One of the main aspects of Active Minds is to create a safe space for students to discuss metal health, starting with their meetings. “I joined my freshman year and found people that I could really relate to and be comfortable around,” said Boomer. “We are breaking down the walls that surround what is and isn’t appropriate to talk about.”

The club educates their members about mental health and encourages discussion that is generally considered “unacceptable” in a public setting. By beginning with college students and these small meetings, they hope to create a discussion that goes outside of the meeting space. Goldenberg said that there has even been a study done that proves that Active Minds reduces the stigma in their members.

Everyone is encouraged to attend Active Minds meetings; the club is not only geared towards psychology majors. Another aspect of the club is to connect students with other campus organizations, some of which include Health and Wellness and Counseling and Psychological Services. The Disabled Students Program (DSP) also consults with Active Minds as needed.
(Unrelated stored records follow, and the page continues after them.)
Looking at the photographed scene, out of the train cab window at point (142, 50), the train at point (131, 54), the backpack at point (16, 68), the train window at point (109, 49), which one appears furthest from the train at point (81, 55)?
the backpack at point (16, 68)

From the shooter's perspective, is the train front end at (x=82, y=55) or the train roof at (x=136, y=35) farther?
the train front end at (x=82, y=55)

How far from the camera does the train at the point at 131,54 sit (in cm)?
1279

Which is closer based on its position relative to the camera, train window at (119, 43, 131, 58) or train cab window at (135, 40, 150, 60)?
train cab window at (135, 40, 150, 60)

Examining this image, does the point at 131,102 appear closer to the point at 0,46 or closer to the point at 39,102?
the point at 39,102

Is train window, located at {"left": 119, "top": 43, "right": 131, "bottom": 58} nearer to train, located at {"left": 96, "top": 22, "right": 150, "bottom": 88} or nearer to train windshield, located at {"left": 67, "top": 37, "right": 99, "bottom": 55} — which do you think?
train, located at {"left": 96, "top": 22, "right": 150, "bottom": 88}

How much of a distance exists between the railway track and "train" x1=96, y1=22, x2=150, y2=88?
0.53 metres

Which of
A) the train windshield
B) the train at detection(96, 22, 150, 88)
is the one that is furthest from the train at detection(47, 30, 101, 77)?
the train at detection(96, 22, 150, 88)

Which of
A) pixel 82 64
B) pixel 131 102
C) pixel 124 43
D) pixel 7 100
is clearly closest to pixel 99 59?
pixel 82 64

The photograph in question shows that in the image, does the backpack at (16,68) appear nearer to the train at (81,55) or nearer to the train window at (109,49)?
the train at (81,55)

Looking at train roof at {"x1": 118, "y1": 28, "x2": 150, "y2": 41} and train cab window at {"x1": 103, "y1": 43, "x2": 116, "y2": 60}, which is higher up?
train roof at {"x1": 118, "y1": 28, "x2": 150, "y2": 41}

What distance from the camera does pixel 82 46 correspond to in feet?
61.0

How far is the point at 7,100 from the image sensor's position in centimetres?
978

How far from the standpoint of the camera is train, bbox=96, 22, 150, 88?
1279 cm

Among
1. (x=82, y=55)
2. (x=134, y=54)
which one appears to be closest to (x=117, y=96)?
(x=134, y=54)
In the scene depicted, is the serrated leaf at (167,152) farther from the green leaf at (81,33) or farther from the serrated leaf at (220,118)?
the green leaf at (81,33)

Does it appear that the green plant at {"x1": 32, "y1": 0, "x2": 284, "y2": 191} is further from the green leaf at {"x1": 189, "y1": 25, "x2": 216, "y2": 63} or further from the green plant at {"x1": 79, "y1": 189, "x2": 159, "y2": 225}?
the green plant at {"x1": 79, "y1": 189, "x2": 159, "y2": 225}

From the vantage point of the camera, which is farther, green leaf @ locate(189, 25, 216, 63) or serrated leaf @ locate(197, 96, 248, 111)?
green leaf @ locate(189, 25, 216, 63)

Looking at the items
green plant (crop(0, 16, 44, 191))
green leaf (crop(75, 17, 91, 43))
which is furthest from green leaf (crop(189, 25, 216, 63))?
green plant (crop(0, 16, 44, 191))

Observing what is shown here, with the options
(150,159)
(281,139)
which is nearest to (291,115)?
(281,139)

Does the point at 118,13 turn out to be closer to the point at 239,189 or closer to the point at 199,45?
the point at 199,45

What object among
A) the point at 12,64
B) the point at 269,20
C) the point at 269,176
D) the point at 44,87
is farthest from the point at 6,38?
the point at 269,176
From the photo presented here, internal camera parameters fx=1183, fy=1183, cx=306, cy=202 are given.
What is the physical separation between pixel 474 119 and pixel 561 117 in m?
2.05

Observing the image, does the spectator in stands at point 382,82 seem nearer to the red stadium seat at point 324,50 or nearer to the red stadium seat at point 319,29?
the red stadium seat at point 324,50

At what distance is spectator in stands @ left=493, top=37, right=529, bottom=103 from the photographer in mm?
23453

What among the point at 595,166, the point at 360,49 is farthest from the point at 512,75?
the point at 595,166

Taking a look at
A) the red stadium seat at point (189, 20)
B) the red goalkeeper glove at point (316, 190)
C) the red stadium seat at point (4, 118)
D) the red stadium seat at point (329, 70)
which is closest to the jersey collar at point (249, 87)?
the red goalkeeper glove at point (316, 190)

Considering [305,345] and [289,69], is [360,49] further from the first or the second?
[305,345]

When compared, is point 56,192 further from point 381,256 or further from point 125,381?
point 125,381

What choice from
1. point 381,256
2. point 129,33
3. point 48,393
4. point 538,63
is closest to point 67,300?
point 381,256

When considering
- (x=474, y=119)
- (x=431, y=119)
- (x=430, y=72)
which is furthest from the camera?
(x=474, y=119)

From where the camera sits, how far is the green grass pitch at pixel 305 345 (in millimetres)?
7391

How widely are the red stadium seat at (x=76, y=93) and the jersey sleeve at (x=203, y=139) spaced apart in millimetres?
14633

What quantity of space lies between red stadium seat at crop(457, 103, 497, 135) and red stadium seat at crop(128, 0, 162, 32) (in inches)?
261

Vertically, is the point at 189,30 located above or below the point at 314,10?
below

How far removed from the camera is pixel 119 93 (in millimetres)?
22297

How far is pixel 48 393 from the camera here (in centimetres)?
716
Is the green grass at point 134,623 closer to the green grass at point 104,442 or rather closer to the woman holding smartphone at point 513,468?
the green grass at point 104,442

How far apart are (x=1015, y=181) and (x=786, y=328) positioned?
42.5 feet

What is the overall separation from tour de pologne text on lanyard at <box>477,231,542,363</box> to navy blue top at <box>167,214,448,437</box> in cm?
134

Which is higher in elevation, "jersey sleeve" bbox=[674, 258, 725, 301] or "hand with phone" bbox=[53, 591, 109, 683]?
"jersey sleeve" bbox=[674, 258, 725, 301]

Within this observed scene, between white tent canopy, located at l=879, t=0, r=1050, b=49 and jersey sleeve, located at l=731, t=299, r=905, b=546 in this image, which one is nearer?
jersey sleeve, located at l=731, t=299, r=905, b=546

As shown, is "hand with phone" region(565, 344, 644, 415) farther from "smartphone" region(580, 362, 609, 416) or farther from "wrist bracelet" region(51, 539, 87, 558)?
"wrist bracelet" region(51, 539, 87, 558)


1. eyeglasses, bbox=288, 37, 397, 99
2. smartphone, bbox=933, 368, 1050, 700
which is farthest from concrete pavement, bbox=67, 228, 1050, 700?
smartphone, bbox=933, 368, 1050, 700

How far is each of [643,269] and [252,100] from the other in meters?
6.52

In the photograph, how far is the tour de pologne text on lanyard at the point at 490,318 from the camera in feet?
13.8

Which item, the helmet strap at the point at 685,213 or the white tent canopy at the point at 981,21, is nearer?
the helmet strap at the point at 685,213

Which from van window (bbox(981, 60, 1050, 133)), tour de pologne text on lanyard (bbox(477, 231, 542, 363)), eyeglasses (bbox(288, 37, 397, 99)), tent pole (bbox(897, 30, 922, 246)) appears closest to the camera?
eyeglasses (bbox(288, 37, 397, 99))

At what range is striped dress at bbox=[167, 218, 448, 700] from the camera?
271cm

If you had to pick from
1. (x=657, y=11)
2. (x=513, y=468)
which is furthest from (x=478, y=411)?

There is no reason mental illness should only be talked about in a private setting, and to push the boundaries, Active Minds will put on an event like nothing they have hosted in the past.

Held in collaboration with Associated Students and the Commission on Student Well Being, “Stigma Free UCSB” will be held in Storke Plaza on Thursday, Nov. 13 from 12 to 5 PM. There will be booths from student organizations of all backgrounds, not just psychology-based clubs, that wish to show their support of a stigma-free campus.

The first part of the event will be a mental wellness fair from 12 to 2 PM, with activities and games, such as Tai Chi and yoga. The second half will feature a TED Talk presentation and panel from community members who will share their knowledge and stories. A meditation leader will wrap up the event, so that the participants can relax and reflect.

“This event is new for us” said Boomer. “It takes us out of the quiet space we usually have, but we want it to be fun as well.”

Everyone is encouraged to attend the event, and all are welcome to join the club. Active Minds meetings are held on Tuesdays at 7 PM in the Student Resource Building in the OSL Conference Room.